** DATA TO PROCESS follows **
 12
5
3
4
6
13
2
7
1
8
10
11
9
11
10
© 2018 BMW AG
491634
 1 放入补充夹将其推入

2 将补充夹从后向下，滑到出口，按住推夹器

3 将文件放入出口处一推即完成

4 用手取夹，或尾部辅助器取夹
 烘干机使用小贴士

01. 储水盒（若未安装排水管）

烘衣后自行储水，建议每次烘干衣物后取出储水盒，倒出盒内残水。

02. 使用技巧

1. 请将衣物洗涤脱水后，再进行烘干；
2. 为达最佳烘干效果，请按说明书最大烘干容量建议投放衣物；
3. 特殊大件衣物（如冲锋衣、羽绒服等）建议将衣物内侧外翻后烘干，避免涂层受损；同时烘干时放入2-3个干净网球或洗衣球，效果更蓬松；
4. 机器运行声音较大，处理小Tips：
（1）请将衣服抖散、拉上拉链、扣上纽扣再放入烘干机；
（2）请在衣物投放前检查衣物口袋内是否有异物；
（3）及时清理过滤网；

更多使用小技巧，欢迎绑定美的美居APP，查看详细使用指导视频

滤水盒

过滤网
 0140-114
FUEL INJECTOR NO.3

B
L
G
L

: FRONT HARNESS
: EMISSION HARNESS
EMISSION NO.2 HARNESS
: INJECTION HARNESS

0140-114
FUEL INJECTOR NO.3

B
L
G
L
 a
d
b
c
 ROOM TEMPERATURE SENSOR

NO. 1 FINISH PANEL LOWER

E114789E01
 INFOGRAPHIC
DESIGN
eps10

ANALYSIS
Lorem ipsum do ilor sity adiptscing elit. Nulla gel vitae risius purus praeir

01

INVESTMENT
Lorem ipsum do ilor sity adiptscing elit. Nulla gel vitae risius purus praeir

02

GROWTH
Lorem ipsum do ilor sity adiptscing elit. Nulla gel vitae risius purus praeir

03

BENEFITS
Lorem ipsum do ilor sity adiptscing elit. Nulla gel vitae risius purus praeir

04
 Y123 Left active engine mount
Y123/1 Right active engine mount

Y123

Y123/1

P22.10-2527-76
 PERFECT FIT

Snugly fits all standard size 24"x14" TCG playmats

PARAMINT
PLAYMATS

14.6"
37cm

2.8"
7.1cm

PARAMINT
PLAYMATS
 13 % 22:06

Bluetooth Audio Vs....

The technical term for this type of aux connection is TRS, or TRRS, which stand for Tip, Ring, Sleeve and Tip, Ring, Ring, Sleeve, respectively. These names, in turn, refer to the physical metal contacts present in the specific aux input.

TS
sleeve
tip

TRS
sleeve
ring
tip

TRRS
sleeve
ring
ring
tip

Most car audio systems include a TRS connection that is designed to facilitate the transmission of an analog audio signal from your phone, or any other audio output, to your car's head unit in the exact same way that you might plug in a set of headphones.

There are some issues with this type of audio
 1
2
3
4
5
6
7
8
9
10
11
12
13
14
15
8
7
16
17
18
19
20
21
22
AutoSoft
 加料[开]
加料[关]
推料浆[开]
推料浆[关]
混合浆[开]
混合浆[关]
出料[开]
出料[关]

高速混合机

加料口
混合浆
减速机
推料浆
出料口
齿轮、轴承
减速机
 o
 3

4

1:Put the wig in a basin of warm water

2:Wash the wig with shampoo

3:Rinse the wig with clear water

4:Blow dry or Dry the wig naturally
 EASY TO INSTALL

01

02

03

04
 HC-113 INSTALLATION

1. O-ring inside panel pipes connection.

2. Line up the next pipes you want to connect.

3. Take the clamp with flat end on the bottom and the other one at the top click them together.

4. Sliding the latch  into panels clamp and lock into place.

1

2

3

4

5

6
** End of DATA TO PROCESS **
**WHAT THE EXERCISE ASKS:**
Repeat all of the data exactly.

**ANSWER SPACE:**
 12
5
3
4
6
13
2
7
1
8
10
11
9
11
10
© 2018 BMW AG
491634
 1 放入补充夹将其推入

2 将补充夹从后向下，滑到出口，按住推夹器

3 将文件放入出口处一推即完成

4 用手取夹，或尾部辅助器取夹
 烘干机使用小贴士

01. 储水盒（若未安装排水管）

烘衣后自行储水，建议每次烘干衣物后取出储水盒，倒出盒内残水。

02. 使用技巧

1. 请将衣物洗涤脱水后，再进行烘干；
2. 为达最佳烘干效果，请按说明书最大烘干容量建议投放衣物；
3. 特殊大件衣物（如冲锋衣、羽绒服等）建议将衣物内侧外翻后烘干，避免涂层受损；同时烘干时放入2-3个干净网球或洗衣球，效果更蓬松；
4. 机器运行声音较大，处理小Tips：
（1）请将衣服抖散、拉上拉链、扣上纽扣再放入烘干机；
（2）请在衣物投放前检查衣物口袋内是否有异物；
（3）及时清理过滤网；

更多使用小技巧，欢迎绑定美的美居APP，查看详细使用指导视频

滤水盒

过滤网
 0140-114
FUEL INJECTOR NO.3

B
L
G
L

: FRONT HARNESS
: EMISSION HARNESS
EMISSION NO.2 HARNESS
: INJECTION HARNESS

0140-114
FUEL INJECTOR NO.3

B
L
G
L
 a
d
b
c
 ROOM TEMPERATURE SENSOR

NO. 1 FINISH PANEL LOWER

E114789E01
 INFOGRAPHIC
DESIGN
eps10

ANALYSIS
Lorem ipsum do ilor sity adiptscing elit. Nulla gel vitae risius purus praeir

01

INVESTMENT
Lorem ipsum do ilor sity adiptscing elit. Nulla gel vitae risius purus praeir

02

GROWTH
Lorem ipsum do ilor sity adiptscing elit. Nulla gel vitae risius purus praeir

03

BENEFITS
Lorem ipsum do ilor sity adiptscing elit. Nulla gel vitae risius purus praeir

04
 Y123 Left active engine mount
Y123/1 Right active engine mount

Y123

Y123/1

P22.10-2527-76
 PERFECT FIT

Snugly fits all standard size 24"x14" TCG playmats

PARAMINT
PLAYMATS

14.6"
37cm

2.8"
7.1cm

PARAMINT
PLAYMATS
 13 % 22:06

Bluetooth Audio Vs....

The technical term for this type of aux connection is TRS, or TRRS, which stand for Tip, Ring, Sleeve and Tip, Ring, Ring, Sleeve, respectively. These names, in turn, refer to the physical metal contacts present in the specific aux input.

TS
sleeve
tip

TRS
sleeve
ring
tip

TRRS
sleeve
ring
ring
tip

Most car audio systems include a TRS connection that is designed to facilitate the transmission of an analog audio signal from your phone, or any other audio output, to your car's head unit in the exact same way that you might plug in a set of headphones.

There are some issues with this type of audio
 1
2
3
4
5
6
7
8
9
10
11
12
13
14
15
8
7
16
17
18
19
20
21
22
AutoSoft
 加料[开]
加料[关]
推料浆[开]
推料浆[关]
混合浆[开]
混合浆[关]
出料[开]
出料[关]

高速混合机

加料口
混合浆
减速机
推料浆
出料口
齿轮、轴承
减速机
 o
 3

4

1:Put the wig in a basin of warm water

2:Wash the wig with shampoo

3:Rinse the wig with clear water

4:Blow dry or Dry the wig naturally
 EASY TO INSTALL

01

02

03

04
 HC-113 INSTALLATION

1. O-ring inside panel pipes connection.

2. Line up the next pipes you want to connect.

3. Take the clamp with flat end on the bottom and the other one at the top click them together.

4. Sliding the latch  into panels clamp and lock into place.

1

2

3

4

5

6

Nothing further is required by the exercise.